What makes bridges strong

March 22-28 is World Doula Week, and this week on the blog Doulas of Memphis is taking the World Doula Week Blog Challenge hosted by Louisville Area Doulas! Today, we’ve been challenged to talk about building bridges between doctors, nurses, and doulas. bridges, memphis

What makes bridges strong

Did you ever make a toothpick bridge in elementary school?  The object was to see who could make the strongest bridge out of toothpicks, and in the process we were supposed to figure out what makes bridges strong. The answer: TRIANGLES!

When I thought about building bridges with doctors and nurses, I couldn’t get the image of a triangle out of my mind, and it all comes back to why triangles are so strong in the first place:

Triangles are strong because each part works together to distribute the load.

In order to build bridges with doctors and nurses, there has to be a triangle of support. In the context of birth, the parts of the triangle are doctors and nurses, the birthing family, and the doula. No matter which way you look, the support is never one-sided. Here’s an illustration:

bridges, supported

Doctors/Nurses and the Birthing Family

Prior to birth, the birthing family chooses their doctor carefully and over the course of pregnancy builds a relationship of familiarity and trust. When a woman goes into labor, she must rely on the familiarity and trust that her doctor has with the nurses and other staff. They are responsible for her clinical care and are there to ensure that the healthiest, safest delivery happens for both the mother and the bay. During pregnancy and labor, the birthing family can ask questions about their care and the doctor responds with the mother’s individual health history in mind. The doctor can provide clarification and reassurance, and the birthing family can trust that the doctor is acting with their best interests in mind.

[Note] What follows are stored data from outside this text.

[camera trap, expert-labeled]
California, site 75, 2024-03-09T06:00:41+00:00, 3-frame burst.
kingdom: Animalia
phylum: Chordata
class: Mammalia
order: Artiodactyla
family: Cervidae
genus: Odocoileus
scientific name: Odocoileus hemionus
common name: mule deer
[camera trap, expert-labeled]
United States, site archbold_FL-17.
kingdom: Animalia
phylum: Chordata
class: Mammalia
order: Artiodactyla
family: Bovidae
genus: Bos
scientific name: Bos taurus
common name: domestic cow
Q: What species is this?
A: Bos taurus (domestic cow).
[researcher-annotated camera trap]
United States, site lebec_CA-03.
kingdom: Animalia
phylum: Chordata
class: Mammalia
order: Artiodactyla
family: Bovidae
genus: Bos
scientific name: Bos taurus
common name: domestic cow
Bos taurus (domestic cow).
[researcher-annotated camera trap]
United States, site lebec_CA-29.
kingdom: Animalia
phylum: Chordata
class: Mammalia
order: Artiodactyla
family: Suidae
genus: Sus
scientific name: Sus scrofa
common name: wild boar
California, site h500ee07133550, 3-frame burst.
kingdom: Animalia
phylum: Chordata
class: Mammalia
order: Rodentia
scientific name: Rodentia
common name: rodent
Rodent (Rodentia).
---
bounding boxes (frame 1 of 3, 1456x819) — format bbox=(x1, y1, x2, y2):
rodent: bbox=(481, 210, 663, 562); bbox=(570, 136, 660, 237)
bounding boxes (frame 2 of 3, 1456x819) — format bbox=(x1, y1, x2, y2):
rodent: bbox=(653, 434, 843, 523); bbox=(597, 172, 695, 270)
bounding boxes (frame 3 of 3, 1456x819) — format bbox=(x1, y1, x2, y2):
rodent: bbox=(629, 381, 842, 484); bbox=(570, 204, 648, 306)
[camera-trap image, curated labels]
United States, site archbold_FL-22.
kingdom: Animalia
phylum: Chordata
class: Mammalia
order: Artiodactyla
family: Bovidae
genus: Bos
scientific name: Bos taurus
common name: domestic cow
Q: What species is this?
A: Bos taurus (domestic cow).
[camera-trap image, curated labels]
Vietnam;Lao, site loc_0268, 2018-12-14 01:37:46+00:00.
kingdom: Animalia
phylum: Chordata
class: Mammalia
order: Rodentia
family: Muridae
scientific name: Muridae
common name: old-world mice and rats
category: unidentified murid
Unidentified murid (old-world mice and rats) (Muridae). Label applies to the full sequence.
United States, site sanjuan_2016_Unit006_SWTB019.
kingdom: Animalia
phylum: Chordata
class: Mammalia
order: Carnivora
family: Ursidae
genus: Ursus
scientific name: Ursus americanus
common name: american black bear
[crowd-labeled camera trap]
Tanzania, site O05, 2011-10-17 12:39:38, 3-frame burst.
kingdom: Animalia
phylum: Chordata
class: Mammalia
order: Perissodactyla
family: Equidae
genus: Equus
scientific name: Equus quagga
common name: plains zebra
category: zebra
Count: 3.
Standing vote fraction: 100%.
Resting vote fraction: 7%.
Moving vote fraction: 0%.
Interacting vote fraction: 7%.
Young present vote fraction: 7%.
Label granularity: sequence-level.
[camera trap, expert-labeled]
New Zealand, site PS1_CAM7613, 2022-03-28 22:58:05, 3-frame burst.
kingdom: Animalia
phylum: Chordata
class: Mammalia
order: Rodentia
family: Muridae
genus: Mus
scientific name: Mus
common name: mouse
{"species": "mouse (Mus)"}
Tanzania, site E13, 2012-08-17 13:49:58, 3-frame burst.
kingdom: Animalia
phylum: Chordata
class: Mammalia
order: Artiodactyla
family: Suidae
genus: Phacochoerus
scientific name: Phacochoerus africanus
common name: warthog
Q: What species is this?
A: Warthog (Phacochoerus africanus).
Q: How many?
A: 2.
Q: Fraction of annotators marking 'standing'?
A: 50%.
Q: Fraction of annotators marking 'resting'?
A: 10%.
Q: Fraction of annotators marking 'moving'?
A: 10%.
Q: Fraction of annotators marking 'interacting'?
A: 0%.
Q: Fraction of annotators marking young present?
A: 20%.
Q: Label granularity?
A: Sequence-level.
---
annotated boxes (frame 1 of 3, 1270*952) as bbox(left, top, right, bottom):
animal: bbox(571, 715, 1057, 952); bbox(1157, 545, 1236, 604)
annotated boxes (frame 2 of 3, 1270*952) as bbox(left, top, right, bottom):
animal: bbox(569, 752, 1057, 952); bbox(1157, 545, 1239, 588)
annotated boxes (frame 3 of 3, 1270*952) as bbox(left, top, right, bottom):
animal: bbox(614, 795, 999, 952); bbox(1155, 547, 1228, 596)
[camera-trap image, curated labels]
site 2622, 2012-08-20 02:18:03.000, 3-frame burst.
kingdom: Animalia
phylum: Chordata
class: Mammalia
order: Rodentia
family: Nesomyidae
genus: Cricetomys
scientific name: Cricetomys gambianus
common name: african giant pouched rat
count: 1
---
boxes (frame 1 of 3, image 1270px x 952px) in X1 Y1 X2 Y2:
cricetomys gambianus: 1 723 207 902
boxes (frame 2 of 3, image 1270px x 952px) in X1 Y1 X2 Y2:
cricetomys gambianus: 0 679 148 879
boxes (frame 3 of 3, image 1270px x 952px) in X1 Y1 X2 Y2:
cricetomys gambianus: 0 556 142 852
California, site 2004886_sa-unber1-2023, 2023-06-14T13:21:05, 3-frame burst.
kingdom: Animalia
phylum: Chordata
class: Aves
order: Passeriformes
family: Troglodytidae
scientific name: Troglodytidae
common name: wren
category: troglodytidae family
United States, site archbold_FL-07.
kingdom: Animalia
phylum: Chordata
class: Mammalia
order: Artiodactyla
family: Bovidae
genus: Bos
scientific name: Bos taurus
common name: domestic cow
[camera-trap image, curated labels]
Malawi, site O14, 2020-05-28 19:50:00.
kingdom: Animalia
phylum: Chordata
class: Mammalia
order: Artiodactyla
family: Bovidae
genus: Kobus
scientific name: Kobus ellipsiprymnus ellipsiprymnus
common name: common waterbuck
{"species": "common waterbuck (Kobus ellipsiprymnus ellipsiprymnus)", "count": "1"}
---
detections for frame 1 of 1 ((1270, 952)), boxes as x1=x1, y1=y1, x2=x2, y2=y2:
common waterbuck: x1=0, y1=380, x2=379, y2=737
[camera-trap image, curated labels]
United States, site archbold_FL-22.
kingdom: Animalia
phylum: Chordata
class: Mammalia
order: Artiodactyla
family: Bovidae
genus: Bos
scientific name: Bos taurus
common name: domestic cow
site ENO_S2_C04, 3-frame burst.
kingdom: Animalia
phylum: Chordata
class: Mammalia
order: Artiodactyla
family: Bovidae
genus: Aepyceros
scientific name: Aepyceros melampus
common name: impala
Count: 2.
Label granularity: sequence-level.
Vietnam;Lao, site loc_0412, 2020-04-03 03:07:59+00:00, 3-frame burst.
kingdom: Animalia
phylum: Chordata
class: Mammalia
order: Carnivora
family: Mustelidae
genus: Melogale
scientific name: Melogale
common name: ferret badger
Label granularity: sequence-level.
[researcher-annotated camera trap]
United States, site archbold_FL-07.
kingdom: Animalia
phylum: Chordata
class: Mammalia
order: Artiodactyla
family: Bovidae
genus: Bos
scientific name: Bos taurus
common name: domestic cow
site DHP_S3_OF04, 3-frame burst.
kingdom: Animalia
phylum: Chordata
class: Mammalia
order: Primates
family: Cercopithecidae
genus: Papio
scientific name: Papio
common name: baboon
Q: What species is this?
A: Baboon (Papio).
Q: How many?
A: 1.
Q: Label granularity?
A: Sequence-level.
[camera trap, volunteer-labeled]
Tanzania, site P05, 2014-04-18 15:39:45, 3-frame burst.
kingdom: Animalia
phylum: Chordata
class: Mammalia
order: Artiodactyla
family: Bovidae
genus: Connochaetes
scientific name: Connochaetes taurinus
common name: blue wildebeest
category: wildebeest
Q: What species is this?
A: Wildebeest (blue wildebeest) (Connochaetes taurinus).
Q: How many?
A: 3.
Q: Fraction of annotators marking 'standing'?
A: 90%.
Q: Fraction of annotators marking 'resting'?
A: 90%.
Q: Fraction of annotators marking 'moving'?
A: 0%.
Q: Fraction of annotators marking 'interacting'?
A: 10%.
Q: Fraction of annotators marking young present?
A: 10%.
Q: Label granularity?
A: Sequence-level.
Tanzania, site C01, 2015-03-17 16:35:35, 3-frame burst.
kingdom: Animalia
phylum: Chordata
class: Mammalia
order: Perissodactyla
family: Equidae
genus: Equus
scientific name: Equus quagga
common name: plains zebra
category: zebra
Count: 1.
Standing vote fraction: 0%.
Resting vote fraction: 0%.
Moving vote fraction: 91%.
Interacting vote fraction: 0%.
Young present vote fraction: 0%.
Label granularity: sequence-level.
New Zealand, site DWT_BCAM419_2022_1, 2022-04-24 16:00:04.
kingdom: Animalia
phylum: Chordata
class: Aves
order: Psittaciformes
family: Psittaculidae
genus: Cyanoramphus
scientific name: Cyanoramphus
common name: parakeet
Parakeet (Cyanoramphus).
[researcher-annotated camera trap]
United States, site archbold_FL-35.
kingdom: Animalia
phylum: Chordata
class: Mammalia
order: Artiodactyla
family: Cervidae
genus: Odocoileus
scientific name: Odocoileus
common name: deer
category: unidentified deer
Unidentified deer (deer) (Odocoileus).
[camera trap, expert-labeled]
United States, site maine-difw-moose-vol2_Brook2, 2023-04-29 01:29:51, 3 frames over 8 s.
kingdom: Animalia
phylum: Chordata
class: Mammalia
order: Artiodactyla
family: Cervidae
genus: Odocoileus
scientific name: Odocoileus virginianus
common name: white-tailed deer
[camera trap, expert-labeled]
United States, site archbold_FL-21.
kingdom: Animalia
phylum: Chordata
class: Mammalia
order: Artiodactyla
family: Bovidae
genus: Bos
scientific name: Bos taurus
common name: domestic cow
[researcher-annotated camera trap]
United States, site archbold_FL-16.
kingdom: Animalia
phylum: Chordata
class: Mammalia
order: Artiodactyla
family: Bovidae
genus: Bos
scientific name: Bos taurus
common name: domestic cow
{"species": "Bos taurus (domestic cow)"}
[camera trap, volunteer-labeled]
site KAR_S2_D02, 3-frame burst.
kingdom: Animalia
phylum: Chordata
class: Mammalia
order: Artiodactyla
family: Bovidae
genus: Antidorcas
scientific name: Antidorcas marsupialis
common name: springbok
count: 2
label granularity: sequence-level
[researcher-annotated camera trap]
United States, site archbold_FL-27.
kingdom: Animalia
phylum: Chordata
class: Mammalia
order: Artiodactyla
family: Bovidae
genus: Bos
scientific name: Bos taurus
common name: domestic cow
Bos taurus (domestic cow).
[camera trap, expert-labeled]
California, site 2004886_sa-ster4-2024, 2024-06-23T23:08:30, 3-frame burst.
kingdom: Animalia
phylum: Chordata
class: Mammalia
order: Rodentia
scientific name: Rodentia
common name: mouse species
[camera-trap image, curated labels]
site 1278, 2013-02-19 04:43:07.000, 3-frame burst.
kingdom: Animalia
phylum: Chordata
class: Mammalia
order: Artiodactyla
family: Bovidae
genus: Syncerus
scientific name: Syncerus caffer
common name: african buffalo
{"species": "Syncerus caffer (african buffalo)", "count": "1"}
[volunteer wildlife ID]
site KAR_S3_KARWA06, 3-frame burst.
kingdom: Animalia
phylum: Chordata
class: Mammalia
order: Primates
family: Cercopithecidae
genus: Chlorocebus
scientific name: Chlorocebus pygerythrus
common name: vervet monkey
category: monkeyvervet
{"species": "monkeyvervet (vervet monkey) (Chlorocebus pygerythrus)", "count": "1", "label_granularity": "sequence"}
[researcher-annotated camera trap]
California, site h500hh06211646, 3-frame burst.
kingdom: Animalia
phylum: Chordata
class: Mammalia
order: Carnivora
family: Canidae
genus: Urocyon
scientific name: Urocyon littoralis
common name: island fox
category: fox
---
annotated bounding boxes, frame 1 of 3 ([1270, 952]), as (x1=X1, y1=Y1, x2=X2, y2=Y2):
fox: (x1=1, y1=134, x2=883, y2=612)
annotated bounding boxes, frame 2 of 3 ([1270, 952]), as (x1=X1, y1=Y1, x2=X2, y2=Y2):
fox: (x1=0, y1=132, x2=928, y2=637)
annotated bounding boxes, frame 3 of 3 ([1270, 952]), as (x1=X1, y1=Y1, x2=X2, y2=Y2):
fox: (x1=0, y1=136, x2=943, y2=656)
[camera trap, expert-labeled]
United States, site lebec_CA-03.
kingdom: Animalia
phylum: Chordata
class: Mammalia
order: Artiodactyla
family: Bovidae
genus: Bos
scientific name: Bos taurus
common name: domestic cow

The Birthing Family and the Doula

Much like the doctor/patient relationship, the birthing family builds a relationship of familiarity and trust with her doula. The doula is not responsible for anything regarding clinical care, but rather the emotional and physical needs of the the birthing family. She uses her head, heart, and hands to attune to the needs of the family and instill strength and confidence.  The birthing family can rely on her to be a safe, and neutral space for their emotions and choices. We want the same things you do!

The Doula and the Doctors/Nurses

The line connecting the doula and doctors and nurses exists both inside and outside of the birth room. Inside the birth room, doulas work to meet the needs of the family in a way that does not interfere with their clinical care. We respect the extensive training, knowledge, and experience of medical staff. We work to support the birthing family in such a way that allows them to focus on what is most important to them. At Doulas of Memphis, we want each and every medical professional we encounter to feel supported in their work. Outside the birth room, we work to build relationships and rapport so that doctors and nurses know that they can rely on us to be professional, respectful, and a resource that benefits them and their patients.

Doulas add another dimension to your care

If you remember from math class, you know that a line has only one dimension, but a triangle has two. When you add a doula to your birth team, you add a new dimension to the support and care that you receive. Doulas fill in the gaps to ensure that you have the best, most well-rounded support available. With a doula on your team, you’re never alone. Before your birth, our teams of doulas are always on call and accessible to you. During labor, we make sure that you’re never alone and everyone’s individual needs can be met seamlessly. When you hire a Doulas of Memphis doula, you can rest assured that she will always treat your trusted physicians and their staff with the utmost courtesy and respect, all while remaining attentive to your needs.

At Doulas of Memphis, we’re building bridges. One triangle at a time.